Autobus impérial
Autobus impérial
Autobus impérial
( Un clin d'oeil à Monsieur Queneau, avec mon humble respect)
Napoléon mon cul… cet enflé…chapeau à la con… Voilà, ce qu’à peu près, je perçus de la voix de cette gamine aussi mignonne que malpolie. Deux yeux rieurs, les joues étoilées de taches de son, deux nattes rousses coulant sur les épaules, l’air décidé, la mine boudeuse, le menton haut. Gentil souriceau rempli d’insolence. Allez bouge-toi mon Tonton ! On va se l’prendre ton autobus puisque le Métro est toujours en grève... Ah ! les cons ! dit-elle au jeune homme l’accompagnant.
Nous sommes donc, tous les trois, au pied du poteau indiquant l’arrêt, Oulipo, sur la ligne S.

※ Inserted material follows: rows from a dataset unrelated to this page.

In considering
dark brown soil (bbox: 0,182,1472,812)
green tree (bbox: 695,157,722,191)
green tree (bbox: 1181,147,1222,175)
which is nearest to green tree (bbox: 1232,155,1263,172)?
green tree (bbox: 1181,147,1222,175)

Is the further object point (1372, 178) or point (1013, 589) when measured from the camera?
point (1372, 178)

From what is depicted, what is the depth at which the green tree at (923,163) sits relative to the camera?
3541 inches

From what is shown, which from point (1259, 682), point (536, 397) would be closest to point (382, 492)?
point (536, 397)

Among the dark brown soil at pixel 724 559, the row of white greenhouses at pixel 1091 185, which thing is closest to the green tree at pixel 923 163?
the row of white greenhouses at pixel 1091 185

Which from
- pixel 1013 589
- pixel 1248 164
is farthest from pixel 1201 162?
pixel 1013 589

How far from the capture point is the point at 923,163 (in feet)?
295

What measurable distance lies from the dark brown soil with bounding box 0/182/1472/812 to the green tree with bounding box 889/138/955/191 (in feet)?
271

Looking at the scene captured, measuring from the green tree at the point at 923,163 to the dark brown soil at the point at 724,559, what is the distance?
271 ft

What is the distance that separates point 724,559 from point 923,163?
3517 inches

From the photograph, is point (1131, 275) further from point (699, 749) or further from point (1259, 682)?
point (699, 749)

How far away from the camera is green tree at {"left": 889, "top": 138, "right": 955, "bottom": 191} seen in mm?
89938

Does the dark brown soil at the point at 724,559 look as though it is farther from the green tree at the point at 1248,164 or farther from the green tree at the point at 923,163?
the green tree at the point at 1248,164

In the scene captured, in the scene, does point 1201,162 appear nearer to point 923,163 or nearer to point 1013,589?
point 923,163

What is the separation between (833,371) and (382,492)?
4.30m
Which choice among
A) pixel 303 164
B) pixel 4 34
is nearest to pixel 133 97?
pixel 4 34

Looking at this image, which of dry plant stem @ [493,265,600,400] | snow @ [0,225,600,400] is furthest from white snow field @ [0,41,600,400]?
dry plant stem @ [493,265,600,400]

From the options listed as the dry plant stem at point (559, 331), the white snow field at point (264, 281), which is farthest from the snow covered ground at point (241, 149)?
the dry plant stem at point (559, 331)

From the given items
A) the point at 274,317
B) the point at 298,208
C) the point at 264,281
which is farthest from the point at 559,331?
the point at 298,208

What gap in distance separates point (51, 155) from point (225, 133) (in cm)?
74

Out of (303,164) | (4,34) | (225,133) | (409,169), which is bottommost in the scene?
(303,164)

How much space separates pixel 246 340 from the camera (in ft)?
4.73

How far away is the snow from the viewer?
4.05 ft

L’autobus est à l’approche. Je l’aperçois, il est arrêté, au feu rouge du carrefour, à quelques mètres sur la gauche. Il est prêt à bondir sur nous, tel un fauve affamé.
En fait, c’est un bus vert et blanc, venu d’un autre âge, borgne du phare gauche et à l’aile droite accordéonnisée. Il s’approche bringuebalant, enfumé, bruyant et toussotant.
A l’arrière sur la plate-forme, le receveur se tient prêt à transmettre ses ordres au conducteur en tirant sur sa chaînette pour faire tinter sa cloche, tout en vendant des tickets. Tickets sésames à trois sous, promesse d’un fabuleux voyage à travers les rues de la ville. Ceci dans un confort précaire, sujet aux hématomes, aux écrasements d’orteils et autres mains baladeuses… L’air environnant y est chargé d’un funeste mélange de fragrances bon marché, de miasmes incertains, et des odeurs de pâté de la pitance méridienne des travailleurs.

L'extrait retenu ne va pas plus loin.